**EXERCISE**
In the sweet potato thread, rewrite the passage from "Baked in their" up to and including "they brown properly.", swapping "lime juice" for "lemon juice".

**SOURCE DOCUMENT**
** Begin **
# Sweet potatoes



## imbrod (May 9, 2015)

I just recently ate sweet potatoes for the first time in my life as a side dish on a bbq.

I was amazed! What's your take on it? Are those healthy? Are there some cool recepies?


----------



## brianshaw (Dec 18, 2010)

Yes. They are very healthy.


----------



## brianshaw (Dec 18, 2010)

They get less healthy when covered in brown sugar and marshmallows though.


----------



## imbrod (May 9, 2015)

Hahaha...

As for some healthy recipes?

I found some here http://www.sweetpotatorecipes.info/Home/


----------



## chicagoterry (Apr 3, 2012)

Easiest and best:

Baked in their skins until the outside is kind of crispy and the inside is soft & creamy. Mash the insides with butter & salt and squeeze lime juice over it,.

Peel then cut into cubes or wedges, toss with olive oil and salt and roast in a 425 degree oven until the outside is carmelized & little crispy. Leave room between chunks or wedges so they brown properly.

Oh, and my favorite Thanksgiving dish is this one:

http://www.bonappetit.com/recipe/sweet-potatoes-with-bourbon-and-maple

It is crazy good. And a HUGE hit.


----------



## imbrod (May 9, 2015)

Thanks!


----------



## jlh2003 (May 19, 2015)
** End **
**DATA RECORDS**
** Begin **
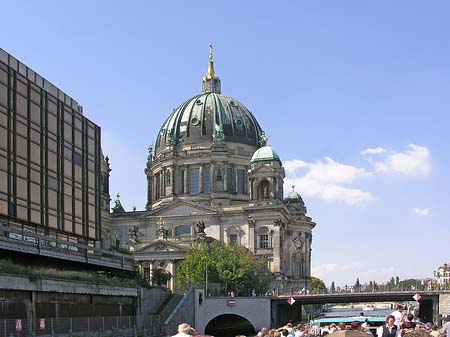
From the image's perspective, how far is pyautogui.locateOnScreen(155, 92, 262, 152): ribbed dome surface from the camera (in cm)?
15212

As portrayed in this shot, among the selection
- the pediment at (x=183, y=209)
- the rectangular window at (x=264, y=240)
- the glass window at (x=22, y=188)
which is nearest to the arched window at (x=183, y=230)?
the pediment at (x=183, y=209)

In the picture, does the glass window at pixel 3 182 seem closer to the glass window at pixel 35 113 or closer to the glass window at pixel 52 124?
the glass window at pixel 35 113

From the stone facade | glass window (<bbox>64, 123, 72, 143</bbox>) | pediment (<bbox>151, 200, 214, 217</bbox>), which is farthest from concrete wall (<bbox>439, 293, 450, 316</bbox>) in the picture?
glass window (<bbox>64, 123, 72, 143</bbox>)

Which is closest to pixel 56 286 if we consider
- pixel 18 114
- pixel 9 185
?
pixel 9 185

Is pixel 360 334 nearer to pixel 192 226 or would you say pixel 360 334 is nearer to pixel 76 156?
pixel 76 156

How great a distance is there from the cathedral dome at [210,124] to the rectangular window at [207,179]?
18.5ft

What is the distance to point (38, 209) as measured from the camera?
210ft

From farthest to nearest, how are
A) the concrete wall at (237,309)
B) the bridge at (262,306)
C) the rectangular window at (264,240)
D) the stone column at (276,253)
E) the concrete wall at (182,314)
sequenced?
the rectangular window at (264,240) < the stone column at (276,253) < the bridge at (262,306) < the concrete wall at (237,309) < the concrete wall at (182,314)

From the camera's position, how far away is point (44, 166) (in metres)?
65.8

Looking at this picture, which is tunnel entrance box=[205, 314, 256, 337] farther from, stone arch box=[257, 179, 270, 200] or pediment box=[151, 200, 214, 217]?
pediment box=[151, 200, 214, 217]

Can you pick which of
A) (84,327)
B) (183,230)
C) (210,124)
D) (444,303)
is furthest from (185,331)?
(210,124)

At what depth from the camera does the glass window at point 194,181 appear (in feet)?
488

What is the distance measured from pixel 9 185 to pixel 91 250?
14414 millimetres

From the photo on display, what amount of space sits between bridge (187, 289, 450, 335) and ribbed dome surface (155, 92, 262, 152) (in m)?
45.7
** End **
** Begin **
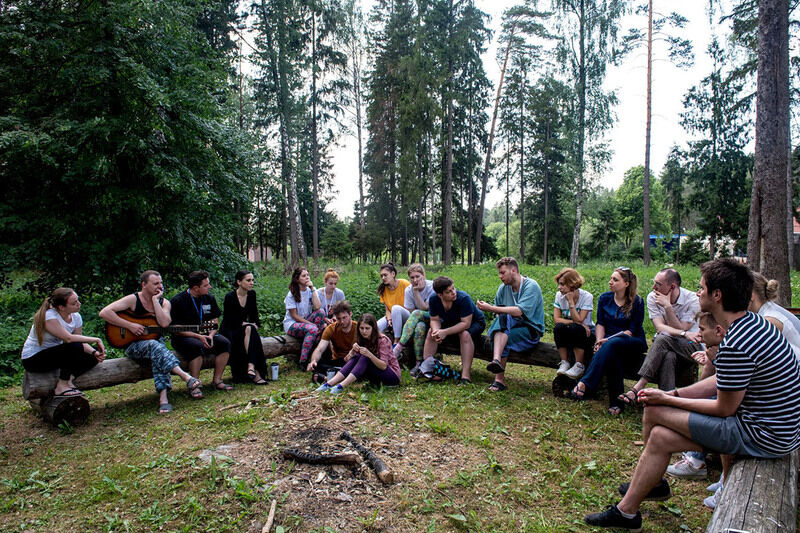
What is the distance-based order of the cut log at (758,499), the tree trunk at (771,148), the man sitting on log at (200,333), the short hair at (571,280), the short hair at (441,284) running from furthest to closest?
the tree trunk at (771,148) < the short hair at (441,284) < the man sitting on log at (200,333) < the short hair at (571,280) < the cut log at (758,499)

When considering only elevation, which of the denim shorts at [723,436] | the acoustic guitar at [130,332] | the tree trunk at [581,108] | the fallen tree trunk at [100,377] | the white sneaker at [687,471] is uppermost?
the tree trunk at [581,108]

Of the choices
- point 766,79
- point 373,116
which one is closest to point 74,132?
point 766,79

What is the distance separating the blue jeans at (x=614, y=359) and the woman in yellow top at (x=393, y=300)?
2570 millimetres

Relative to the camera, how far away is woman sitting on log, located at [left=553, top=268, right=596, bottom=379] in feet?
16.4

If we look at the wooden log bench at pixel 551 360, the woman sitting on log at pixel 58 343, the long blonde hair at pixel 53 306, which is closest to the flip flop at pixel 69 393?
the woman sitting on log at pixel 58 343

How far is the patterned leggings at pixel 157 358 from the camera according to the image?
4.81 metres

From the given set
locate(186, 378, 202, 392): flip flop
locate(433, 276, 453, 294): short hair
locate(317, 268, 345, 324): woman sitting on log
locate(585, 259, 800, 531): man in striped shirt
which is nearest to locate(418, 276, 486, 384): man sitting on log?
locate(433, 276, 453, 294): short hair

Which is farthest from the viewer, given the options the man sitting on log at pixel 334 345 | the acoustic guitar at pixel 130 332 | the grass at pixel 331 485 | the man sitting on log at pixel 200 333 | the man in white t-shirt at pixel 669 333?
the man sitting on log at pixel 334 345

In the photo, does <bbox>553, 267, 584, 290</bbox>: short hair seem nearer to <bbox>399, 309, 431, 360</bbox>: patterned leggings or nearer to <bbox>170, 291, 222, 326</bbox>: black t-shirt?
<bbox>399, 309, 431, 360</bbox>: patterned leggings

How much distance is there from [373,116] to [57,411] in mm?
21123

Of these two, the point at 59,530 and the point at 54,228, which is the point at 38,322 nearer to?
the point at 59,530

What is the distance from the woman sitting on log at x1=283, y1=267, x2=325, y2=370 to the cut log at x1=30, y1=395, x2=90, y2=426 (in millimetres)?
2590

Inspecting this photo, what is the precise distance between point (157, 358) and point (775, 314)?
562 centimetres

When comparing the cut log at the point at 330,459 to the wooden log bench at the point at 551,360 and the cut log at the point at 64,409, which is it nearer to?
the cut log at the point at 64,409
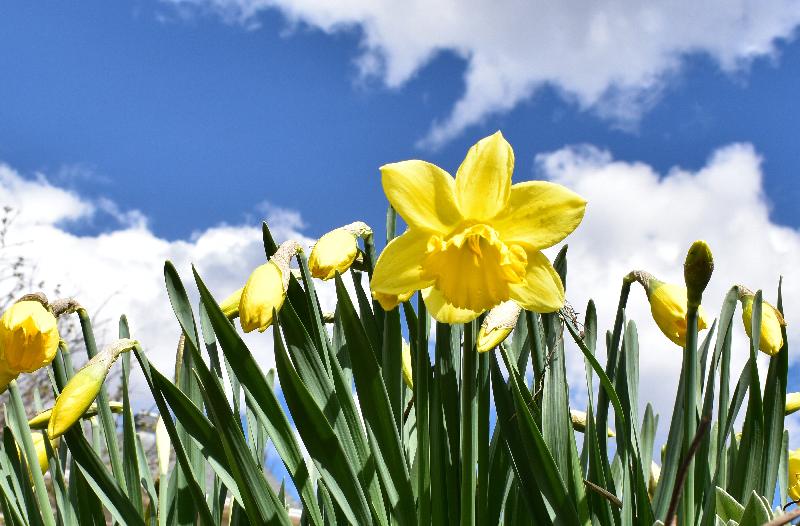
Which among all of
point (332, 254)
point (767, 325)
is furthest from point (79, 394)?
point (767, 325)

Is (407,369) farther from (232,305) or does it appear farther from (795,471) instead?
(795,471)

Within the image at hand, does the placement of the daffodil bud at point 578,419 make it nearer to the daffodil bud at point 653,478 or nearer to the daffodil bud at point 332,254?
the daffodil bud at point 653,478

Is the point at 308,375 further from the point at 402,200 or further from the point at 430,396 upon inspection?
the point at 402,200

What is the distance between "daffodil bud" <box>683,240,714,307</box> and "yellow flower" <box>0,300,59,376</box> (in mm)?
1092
** End **
** Begin **
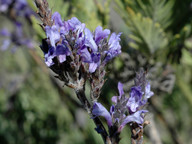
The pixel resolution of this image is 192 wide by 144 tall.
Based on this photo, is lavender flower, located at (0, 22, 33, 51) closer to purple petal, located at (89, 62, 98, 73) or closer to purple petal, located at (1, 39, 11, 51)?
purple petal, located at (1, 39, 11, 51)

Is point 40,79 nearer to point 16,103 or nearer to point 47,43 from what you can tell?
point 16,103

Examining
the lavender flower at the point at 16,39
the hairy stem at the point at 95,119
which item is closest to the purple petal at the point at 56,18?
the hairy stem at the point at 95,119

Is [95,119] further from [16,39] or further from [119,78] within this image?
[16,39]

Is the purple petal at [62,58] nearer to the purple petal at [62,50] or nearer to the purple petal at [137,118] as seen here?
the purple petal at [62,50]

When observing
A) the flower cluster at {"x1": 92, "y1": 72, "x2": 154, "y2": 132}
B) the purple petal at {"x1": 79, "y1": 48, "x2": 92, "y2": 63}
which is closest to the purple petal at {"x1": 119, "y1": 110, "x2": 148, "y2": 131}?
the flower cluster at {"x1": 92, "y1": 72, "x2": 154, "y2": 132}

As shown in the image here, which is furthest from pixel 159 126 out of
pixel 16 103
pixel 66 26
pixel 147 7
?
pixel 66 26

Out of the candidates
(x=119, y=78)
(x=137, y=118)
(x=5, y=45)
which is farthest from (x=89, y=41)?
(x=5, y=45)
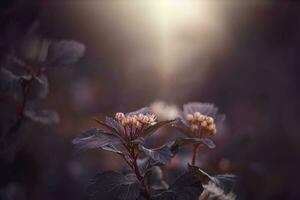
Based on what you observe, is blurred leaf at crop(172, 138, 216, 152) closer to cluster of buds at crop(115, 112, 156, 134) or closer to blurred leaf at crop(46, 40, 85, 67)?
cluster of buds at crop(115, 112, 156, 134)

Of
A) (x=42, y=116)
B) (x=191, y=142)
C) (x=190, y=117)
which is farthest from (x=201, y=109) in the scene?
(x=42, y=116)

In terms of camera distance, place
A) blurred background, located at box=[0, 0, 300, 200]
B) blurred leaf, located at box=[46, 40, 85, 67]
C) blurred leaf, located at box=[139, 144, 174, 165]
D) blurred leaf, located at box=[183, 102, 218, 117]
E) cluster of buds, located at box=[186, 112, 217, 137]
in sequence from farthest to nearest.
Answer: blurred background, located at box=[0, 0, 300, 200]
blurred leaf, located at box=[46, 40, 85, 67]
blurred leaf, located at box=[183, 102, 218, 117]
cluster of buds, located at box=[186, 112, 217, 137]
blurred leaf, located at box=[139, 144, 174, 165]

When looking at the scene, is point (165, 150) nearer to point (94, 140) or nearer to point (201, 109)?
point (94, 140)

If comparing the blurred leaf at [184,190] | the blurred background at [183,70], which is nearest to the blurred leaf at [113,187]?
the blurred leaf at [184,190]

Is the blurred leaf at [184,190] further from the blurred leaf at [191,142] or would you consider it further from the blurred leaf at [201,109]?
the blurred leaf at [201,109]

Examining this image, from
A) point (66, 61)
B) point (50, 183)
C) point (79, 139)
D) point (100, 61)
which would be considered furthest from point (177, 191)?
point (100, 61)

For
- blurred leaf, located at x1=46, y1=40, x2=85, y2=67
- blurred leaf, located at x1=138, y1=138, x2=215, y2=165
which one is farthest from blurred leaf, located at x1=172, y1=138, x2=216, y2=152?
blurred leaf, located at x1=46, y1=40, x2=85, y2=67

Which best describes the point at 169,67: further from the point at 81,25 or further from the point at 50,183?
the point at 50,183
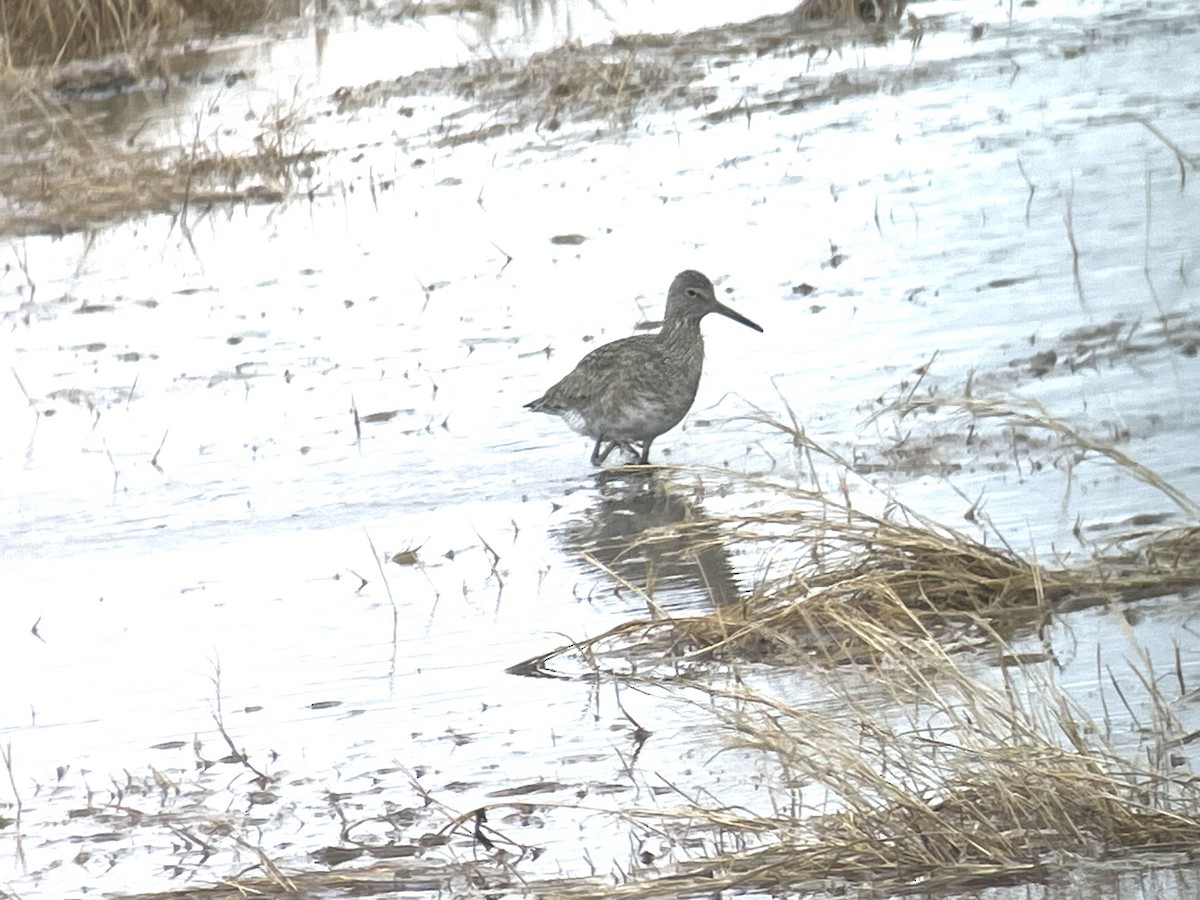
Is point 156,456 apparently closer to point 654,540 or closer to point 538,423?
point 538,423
** End **
**PROBLEM SOLUTION**
Baked in their skins until the outside is kind of crispy and the inside is soft & creamy. Mash the insides with butter & salt and squeeze lemon juice over it,.

Peel then cut into cubes or wedges, toss with olive oil and salt and roast in a 425 degree oven until the outside is carmelized & little crispy. Leave room between chunks or wedges so they brown properly.